Importantly, this internationalization isn't about catering to foreigners' "Oriental imagination" but sharing Taiwanese creative energy. When French audiences gave "Farewell Performance" standing ovations, they appreciated not "exotic charm" but art's inherent infectiousness.
Future Imagination: Tradition Reborn Through Innovation
Taiwan traditional arts' future lies not in museums but in daily life; not in authenticity but in creativity; not in preservation but in rebirth.
The best example might be the National Palace Museum's "Palace Artifacts Calendar." It transformed ancient artworks into modern design elements, museum collections into lifestyle aesthetics, creating annual sales miracles exceeding one million copies. This success came not from "preserving" tradition but "redefining" tradition's meaning in modern life.

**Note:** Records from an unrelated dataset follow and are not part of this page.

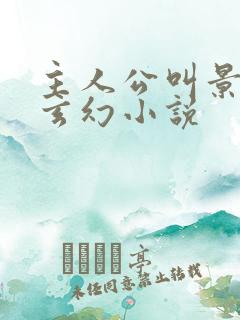 主人公叫景言的玄幻小说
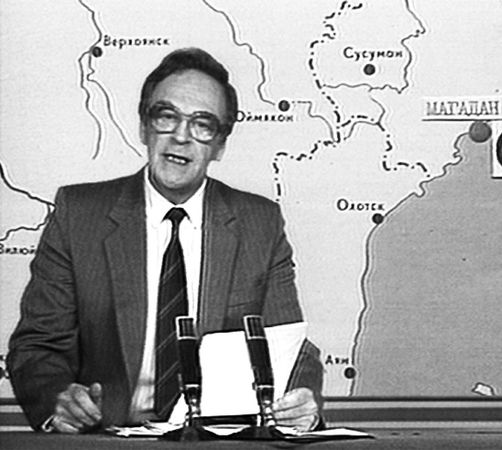 Коллектив авторов, Артем Бочаров - Прямой эфир (сборник)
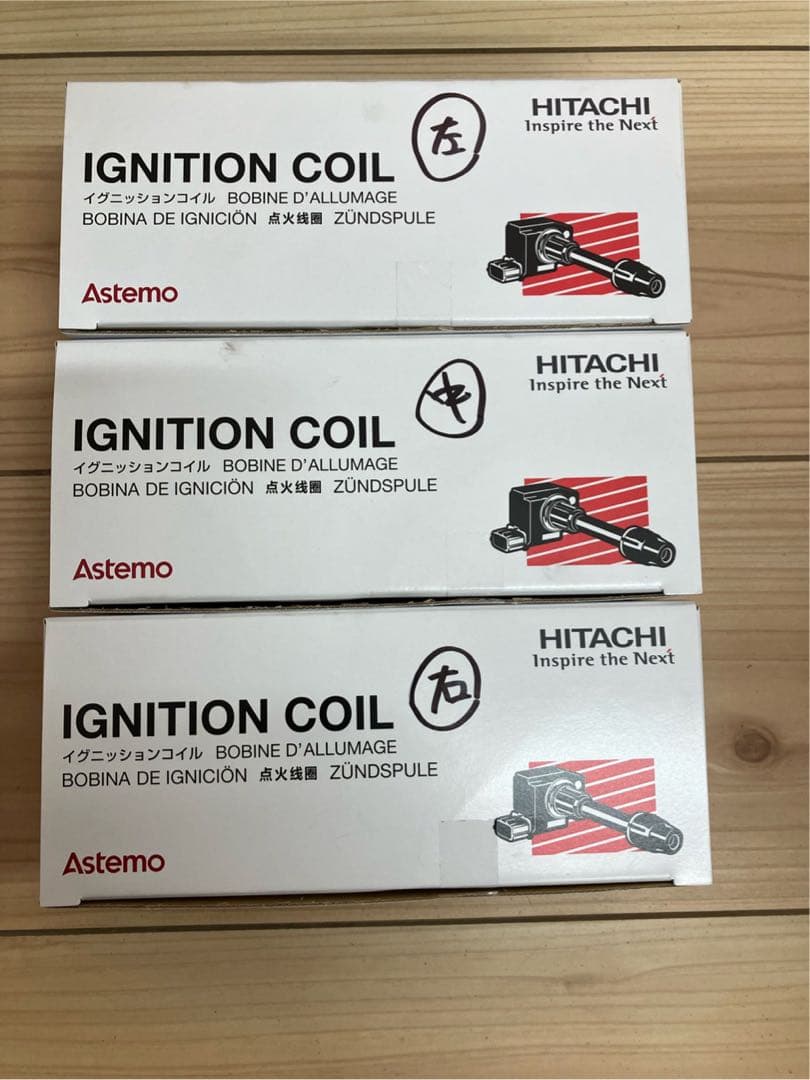 日立イグニッションコイル SUZUKIハスラーU19S01-COIL 3本未使用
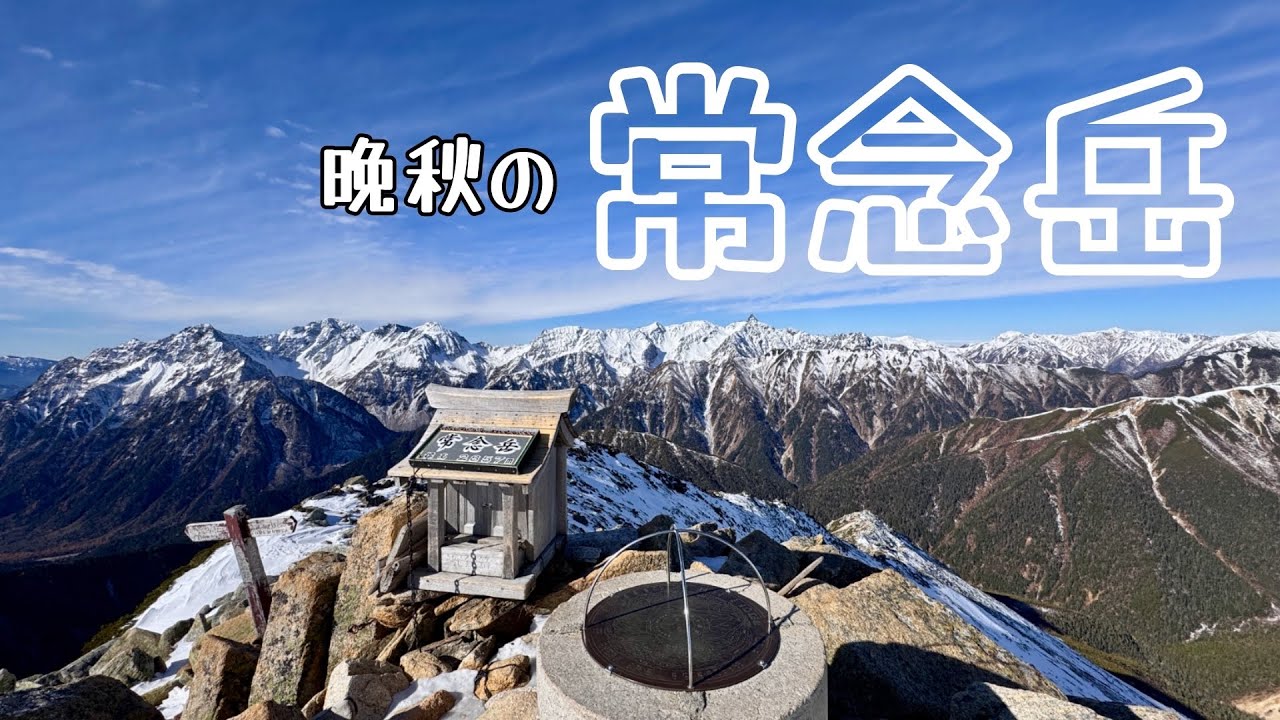 【北アルプス】晩秋の常念岳　北アルプス　常念岳　雪山初心者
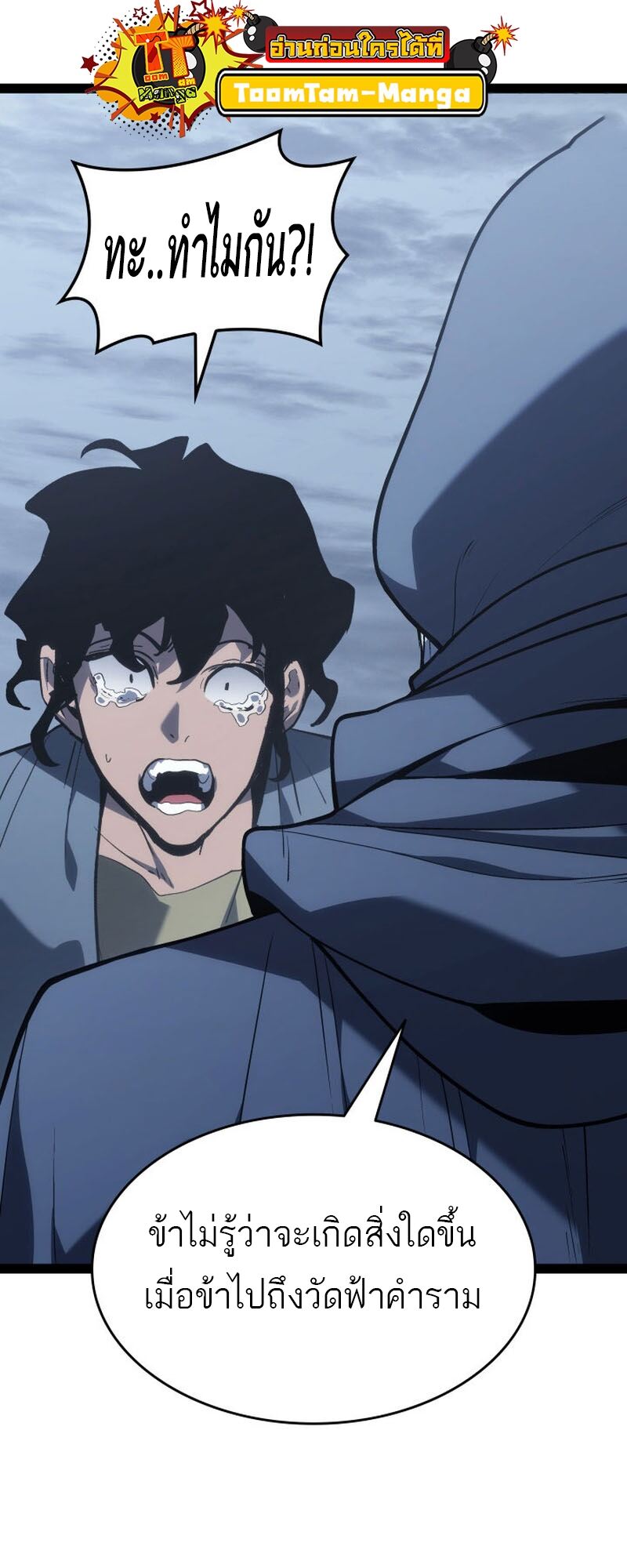 Reaper of the Drifting Moon ตอนที่ 86 หน้า 33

Imagine a possible future: In VR theaters, audiences can perform onstage with puppet characters; in AI composition software, nanquan ancient melodies become inspiration for modern music creation; in 3D printing workshops, cochin ceramic techniques are learned and modified by young designers; on social media, gezai opera performers collaborate with YouTubers creating short films.
This isn't tradition's death but tradition's rebirth. Each rebirth loses something but gains something new. What matters is ensuring gains outweigh losses.
Taiwan traditional arts' greatest asset isn't history but vitality. As long as this vitality persists, tradition will find its new forms in every era. So it goes with puppetry, gezai opera, and all arts worth transmitting.